Scalable Reservoir Computing with Eliminated Delay Feedback

In this article, we delve into the world of recurrent neural networks (RNNs) and explore how they can be optimized using a unique combination of optical and electronic components. RNNs are a type of neural network that is particularly useful for processing sequential data, such as time series data, but they have some limitations when it comes to handling complex tasks. To overcome these limitations, we propose using a hybrid system that combines the advantages of both optical and electronic components.

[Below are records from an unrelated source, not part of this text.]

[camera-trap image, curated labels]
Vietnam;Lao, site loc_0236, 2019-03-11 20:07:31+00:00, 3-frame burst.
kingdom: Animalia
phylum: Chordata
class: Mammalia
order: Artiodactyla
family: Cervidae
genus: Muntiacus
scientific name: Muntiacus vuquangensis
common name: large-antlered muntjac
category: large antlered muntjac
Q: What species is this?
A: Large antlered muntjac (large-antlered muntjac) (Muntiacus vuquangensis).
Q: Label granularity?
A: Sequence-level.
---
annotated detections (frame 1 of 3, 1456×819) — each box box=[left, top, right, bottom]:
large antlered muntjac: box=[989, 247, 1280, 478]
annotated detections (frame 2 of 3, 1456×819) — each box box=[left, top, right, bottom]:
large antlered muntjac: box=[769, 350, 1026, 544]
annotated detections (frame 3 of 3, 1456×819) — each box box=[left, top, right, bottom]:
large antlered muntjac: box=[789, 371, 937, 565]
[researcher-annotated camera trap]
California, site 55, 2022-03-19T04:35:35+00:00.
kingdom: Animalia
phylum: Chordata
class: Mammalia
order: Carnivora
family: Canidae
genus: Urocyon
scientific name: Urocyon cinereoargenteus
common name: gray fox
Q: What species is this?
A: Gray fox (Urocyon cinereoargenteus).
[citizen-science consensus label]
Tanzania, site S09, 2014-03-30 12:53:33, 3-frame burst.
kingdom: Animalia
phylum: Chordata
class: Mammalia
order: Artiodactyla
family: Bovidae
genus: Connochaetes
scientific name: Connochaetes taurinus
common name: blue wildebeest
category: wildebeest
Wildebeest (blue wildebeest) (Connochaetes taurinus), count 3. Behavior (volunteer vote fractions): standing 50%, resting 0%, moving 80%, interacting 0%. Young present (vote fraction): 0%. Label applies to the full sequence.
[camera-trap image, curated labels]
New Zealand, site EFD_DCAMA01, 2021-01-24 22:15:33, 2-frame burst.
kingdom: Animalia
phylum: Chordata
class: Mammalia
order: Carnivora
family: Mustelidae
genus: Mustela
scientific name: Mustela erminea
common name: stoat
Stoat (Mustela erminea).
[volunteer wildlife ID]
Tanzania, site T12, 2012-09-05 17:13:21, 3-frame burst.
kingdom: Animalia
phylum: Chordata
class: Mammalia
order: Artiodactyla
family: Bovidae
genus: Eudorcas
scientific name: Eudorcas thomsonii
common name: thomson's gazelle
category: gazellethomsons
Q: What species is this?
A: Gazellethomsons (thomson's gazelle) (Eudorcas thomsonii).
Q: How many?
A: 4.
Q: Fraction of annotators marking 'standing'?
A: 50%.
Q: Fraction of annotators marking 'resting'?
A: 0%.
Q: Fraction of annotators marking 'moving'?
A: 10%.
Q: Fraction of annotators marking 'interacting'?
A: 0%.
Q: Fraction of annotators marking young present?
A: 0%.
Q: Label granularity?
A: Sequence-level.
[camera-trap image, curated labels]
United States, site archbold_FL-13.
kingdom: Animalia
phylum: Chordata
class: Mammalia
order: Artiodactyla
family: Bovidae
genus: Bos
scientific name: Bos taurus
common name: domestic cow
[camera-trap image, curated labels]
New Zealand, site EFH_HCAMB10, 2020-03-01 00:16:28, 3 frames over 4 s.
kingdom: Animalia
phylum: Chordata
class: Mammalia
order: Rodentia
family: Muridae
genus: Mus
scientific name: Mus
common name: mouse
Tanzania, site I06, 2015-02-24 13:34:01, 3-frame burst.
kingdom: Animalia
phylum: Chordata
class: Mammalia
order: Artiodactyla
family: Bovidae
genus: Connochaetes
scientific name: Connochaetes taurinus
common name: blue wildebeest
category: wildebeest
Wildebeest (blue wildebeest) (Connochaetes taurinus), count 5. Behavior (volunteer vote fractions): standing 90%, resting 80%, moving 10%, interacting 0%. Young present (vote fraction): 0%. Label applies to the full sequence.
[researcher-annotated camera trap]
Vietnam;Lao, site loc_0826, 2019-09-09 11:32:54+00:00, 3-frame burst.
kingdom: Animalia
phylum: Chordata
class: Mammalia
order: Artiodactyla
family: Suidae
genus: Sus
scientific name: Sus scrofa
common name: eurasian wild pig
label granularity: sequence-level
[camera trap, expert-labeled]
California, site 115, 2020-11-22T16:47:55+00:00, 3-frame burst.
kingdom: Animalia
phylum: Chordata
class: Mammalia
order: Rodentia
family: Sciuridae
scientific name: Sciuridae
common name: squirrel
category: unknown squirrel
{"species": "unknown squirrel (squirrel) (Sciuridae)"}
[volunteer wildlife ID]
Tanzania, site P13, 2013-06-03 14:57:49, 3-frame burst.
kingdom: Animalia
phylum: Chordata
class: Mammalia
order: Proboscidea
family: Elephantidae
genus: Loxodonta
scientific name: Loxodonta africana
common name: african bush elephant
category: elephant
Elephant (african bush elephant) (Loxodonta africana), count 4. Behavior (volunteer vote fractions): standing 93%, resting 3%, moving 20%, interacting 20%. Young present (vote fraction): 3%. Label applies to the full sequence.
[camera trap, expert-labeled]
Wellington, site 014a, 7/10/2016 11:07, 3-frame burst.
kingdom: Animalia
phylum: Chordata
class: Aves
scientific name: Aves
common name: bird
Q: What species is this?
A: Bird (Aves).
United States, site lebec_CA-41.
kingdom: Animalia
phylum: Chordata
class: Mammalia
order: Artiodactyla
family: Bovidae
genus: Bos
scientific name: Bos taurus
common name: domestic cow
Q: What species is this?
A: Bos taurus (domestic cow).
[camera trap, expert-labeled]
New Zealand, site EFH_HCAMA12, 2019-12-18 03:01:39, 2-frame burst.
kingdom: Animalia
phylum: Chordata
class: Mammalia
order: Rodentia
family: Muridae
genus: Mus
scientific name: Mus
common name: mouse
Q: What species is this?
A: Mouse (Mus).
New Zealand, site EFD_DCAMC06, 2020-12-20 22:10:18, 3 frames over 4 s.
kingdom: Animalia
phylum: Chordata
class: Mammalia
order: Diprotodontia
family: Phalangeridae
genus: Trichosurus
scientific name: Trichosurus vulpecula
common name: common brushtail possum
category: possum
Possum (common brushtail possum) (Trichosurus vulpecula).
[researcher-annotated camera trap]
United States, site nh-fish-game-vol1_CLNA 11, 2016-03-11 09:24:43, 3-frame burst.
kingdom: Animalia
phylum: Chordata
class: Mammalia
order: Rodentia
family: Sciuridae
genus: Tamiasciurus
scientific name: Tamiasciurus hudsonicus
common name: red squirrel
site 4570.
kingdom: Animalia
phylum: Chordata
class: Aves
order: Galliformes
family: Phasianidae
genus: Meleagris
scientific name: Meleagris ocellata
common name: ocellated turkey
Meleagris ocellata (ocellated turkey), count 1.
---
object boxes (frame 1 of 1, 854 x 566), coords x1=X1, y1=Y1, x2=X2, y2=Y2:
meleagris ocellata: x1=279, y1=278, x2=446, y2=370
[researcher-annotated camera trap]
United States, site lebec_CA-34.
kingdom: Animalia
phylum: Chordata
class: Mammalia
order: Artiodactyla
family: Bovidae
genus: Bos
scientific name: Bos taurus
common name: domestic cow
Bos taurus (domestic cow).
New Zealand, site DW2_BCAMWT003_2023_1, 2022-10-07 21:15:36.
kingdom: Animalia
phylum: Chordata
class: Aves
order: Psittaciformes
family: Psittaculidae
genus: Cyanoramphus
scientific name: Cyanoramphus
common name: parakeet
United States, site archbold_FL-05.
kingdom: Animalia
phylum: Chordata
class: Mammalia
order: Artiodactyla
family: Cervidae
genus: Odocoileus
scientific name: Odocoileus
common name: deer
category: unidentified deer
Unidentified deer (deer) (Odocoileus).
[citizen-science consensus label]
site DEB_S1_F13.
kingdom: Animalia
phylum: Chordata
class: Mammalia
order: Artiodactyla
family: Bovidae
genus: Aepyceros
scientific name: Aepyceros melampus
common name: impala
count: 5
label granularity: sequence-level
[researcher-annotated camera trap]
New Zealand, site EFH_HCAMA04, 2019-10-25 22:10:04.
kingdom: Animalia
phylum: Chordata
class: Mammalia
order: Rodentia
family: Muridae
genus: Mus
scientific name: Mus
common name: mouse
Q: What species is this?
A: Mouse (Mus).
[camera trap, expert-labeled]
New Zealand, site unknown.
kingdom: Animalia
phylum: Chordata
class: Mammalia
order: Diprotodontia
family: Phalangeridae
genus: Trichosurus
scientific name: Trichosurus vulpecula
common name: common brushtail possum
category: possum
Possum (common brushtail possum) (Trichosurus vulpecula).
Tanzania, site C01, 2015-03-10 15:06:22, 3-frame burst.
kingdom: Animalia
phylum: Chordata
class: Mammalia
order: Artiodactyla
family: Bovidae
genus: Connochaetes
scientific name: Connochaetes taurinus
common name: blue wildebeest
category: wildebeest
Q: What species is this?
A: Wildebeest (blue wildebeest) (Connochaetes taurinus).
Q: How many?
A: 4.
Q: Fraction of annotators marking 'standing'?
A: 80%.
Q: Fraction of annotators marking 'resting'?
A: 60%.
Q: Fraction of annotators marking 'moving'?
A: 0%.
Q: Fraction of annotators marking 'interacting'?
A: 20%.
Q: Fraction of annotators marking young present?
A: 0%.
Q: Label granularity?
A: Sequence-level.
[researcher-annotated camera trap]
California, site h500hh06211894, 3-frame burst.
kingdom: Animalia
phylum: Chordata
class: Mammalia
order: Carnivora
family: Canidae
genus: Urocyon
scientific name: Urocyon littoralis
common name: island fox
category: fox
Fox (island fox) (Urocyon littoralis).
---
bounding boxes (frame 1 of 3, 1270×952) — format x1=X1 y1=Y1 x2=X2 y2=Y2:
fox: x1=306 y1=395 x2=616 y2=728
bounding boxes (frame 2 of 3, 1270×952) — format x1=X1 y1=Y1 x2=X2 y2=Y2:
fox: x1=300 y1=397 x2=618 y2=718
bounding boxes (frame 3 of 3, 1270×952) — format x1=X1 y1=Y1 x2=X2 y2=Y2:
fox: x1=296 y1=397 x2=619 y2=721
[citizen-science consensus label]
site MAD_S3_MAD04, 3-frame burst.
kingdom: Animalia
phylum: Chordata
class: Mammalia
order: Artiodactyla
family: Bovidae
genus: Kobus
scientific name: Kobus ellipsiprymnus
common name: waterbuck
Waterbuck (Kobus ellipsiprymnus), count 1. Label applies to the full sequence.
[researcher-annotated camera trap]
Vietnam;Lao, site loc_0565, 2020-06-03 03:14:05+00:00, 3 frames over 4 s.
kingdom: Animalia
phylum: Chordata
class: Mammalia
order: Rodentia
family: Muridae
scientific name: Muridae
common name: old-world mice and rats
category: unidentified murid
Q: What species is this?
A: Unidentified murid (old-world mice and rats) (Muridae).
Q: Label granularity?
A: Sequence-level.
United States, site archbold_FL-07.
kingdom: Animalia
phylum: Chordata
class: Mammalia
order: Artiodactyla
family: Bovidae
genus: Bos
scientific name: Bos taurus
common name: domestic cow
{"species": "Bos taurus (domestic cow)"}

The proposed scheme involves using a magneto-resistive (MR) material in the form of a reservoir layer to enhance the performance of the RNN. The MR material acts as a temporal memory element, allowing the network to retain information over time. By modulating the optical pumps that interact with the MR material, we can effectively control the flow of information through the network. This is achieved by using a waveguide to deliver the optical pumps to the MR material and a combiner to combine the output signals.
To further optimize the performance of the system, we use a delay-based input method that allows us to manipulate the phase of the optical signals as they interact with the MR material. This enables us to effectively control the flow of information through the network and improve its accuracy. Additionally, we use an optimized task-independent bias to enhance the performance of the network.
The proposed scheme is demonstrated using a NARMA-10 task, but the potential of MRR-based RNNs has been demonstrated for other time-series prediction tasks as well. The article provides a detailed analysis of the proposed scheme and its performance, showing that it can significantly improve the accuracy of RNNs in complex time series prediction tasks.
In summary, our proposal offers a novel approach to optimizing RNNs by combining them with optical components. By using a hybrid system that leverages the advantages of both electronic and optical components, we can overcome the limitations of traditional RNNs and achieve significantly better performance in complex time series prediction tasks. This work has important implications for a wide range of applications, including signal processing, data analysis, and machine learning.